Instead they ordered ice cream salesman Hansell, of Swan Bank, Talke, to pay £214 to cover bulldog Harry’s vet’s bill, a further £300 to Mr Pulizzi for loss of earnings and £100 to the victim for his injuries.
Following the case, father-of-three Hansell says the money is secondary to saving the lives of his pets, which are named after celebrity couple David and Victoria Beckham.
He said: “It has been a nightmare and on my mind every day.”
Guard dogs Posh and Becks attacked Harry after escaping through their open garden gate on April 22.
Mr Pullizi said he needed 10 days off work to recover from his injuries.
He said: “I’m very angry at the moment.
“I love dogs, and I don’t want to see any get killed. What happens next time they escape and maul someone else?”
Hansell had admitted having two out-of-control dogs. But he yesterday maintained that his animals are not dangerous.
He added: “Someone who is an expert on canine behaviour came to see the dogs and couldn’t find anything wrong with them. He did all the tests and they didn’t react.

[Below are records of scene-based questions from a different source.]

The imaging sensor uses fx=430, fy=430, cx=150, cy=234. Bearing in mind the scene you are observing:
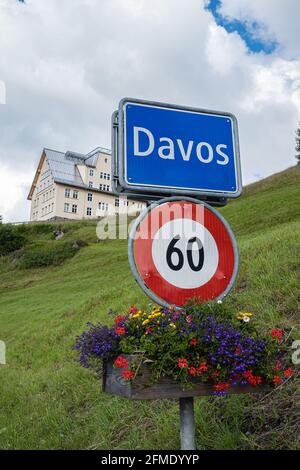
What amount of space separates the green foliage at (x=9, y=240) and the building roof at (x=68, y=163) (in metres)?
21.7

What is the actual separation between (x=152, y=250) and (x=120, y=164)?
0.53 meters

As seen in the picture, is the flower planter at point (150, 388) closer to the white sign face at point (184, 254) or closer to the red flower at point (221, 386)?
the red flower at point (221, 386)

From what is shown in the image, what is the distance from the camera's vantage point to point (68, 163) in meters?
69.4

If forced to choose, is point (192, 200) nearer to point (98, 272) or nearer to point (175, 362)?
point (175, 362)

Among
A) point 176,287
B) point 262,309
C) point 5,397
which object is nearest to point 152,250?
point 176,287

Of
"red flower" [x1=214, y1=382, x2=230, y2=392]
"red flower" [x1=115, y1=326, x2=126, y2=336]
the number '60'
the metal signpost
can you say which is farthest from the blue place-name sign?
"red flower" [x1=214, y1=382, x2=230, y2=392]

“They are both great around children."
Hansell had suffered a nervous breakdown 18 months ago following the sudden end of his 26-year marriage.
He added: “I don’t even get to see my youngest child anymore and the dogs have now become like my children. It is a long journey recovering from a nervous breakdown but I feel that I am on my way."
Hansell, who was also handed a 12-month conditional discharge, will pay £10 per fortnight to settle the compensation bill after the court heard he was on benefits following the collapse of his business.
He was also told to keep the dogs on a lead in all public places and install two barriers to keep them on his property.
District Judge Andrew Jones said: “My concern is whether the dogs will cause more issues and it is agreed the steps put in place will ensure no future problems will arise.”